Muay Thai Fighter (2007)
Directed by Kongiat Kohmsiri
Starring: Akara Amarttayakul, Sonthaya Chitmanee, Don Ferguson
Muay Thai Fighter is not the movie I was expecting. With the growing popularity of Tony Jaa and his immensely entertaining, if not gloriously cheesy, Ong Bak trilogy of movies and The Protector 1 and 2, I was expecting this film to be a knock off of those popular films and it wasn’t. In fact, it was more of a nod to movies like Martin Scorsese’s Goodfellas, or even Guy Ritchie’s Snatch. It was by far a film that focused more on gangsters and crooked fight promoters and the people affected by them than it was a film showcasing the physical talents of actors from Thailand, and that was a pleasant surprise.
Piak, Samor and Pao are three friends who grew up learning the Chaiya style of Muay Thai. Samor’s bum leg prevents him from becoming a fighter, Piak is woefully uneducated but an extremely talented fighter, and Pao is an intelligent student who is the son of the coach who trains them all in the Chaiya style.

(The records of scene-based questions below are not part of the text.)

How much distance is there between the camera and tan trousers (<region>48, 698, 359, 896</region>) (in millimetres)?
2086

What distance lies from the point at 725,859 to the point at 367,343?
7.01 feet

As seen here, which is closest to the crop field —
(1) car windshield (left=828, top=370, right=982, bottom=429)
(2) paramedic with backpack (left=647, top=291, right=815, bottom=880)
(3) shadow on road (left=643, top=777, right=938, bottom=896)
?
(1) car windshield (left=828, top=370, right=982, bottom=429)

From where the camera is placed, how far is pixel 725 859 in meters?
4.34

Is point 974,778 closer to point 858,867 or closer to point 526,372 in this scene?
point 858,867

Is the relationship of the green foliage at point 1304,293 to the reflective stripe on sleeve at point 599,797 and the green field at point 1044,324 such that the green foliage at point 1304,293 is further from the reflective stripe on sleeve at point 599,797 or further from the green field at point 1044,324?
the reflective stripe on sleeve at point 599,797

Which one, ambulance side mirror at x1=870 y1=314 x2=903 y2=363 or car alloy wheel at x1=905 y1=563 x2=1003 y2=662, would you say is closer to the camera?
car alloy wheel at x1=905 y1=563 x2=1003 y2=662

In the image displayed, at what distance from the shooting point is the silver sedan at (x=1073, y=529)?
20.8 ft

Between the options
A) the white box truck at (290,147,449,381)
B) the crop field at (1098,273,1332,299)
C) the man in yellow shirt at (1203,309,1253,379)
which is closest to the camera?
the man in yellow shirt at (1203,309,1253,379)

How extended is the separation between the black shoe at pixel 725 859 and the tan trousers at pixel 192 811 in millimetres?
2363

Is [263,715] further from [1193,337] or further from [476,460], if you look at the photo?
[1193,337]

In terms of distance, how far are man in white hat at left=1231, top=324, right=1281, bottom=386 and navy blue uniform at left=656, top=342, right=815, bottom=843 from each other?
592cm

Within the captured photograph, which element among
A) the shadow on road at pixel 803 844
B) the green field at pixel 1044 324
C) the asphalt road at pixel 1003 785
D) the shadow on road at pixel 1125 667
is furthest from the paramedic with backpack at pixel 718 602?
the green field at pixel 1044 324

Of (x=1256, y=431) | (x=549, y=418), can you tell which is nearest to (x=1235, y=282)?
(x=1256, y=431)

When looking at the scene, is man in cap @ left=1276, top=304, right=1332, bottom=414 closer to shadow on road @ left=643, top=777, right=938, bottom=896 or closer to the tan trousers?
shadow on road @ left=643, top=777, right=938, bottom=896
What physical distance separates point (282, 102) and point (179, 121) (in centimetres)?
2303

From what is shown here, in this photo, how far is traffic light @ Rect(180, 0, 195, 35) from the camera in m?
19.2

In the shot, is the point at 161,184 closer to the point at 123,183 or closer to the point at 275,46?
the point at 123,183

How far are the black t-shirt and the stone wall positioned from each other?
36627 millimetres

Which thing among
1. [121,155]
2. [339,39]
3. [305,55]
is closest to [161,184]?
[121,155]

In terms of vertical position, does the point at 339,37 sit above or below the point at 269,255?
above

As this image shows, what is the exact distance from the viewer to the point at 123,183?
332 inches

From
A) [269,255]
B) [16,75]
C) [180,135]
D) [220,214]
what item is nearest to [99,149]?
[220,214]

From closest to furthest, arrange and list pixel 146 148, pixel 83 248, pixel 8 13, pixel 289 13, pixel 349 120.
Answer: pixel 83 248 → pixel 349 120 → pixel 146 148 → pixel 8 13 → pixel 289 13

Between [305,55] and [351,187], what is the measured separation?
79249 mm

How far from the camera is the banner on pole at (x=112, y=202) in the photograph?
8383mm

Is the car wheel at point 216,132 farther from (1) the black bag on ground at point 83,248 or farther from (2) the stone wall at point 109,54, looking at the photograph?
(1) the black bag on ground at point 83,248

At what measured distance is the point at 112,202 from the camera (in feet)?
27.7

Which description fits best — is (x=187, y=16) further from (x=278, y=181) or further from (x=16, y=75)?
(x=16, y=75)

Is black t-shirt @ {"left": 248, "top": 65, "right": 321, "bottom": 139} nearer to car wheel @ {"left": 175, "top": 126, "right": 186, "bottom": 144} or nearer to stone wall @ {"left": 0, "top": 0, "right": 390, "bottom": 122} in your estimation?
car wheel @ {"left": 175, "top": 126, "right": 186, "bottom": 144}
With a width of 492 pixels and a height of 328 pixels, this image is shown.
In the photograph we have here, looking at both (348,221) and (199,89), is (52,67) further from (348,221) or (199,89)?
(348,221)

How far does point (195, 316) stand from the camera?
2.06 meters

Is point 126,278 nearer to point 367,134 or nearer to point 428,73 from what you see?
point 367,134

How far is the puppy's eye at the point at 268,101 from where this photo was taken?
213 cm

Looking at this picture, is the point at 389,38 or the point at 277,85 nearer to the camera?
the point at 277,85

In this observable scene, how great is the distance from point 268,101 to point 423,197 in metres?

When their training camp is shut down by ruthless promoters looking to harvest the camp for more fighters they move to Bangkok to pursue their dream of showcasing the Chaiya style to the world. What follows is the dramatic story of what these three friends will do for one another. There are some well-choreographed fight scenes; from sanctioned Muay Thai boxing matches, to underground free-for-alls, more in the vein of c**kfighting, that even include weapons at times. But, as mentioned before, for a movie called Muay Thai Fighter, the fighting is not what this film is about.
There’s some really nice cinematography in this movie that really shows off the different settings in Thailand. From the beautiful beaches to bustling Bangkok, we are shown a truly intriguing place that lives and breathes a culture that few outside its borders understand. The Director, Kongiat Kohmsiri, uses that culture and his cinematography to tell his story adeptly, even if it did seem to me that he was influenced by movies like those I mentioned earlier. But that’s okay because there’s a difference between being influenced by and straight up plagiarizing another’s work, and Kohmsiri has taken subject matter from blockbuster directors and applied them to his home, telling the world that bad people with money as their sole motivation exist in Thailand as well.
There were times, however, that it got a little melodramatic. I may feel this way because I’m not from Thailand and consequently not entirely adapted to their culture. Perhaps all cinema from Thailand has this element, which doesn’t necessarily make it bad; it just that overwhelming Titanic-esque music during long-awaited reunions and other such happy moments in the film felt a bit over the top. Damn my westernized, jaded perceptions of emotion and the human condition! (cue dramatic music)
Muay Thai Fighter is worth seeing by anybody who enjoys the different perspective on the human condition that foreign films provide. That’s one of my favorite things about foreign films: they point out that, regardless of culture, we humans really are cut from the same cloth. If you want to see balls-out action you’ll have to go watch Tony Jaa save an elephant. Watch this one only if you want to see a very good movie about friendship in the face of adversity.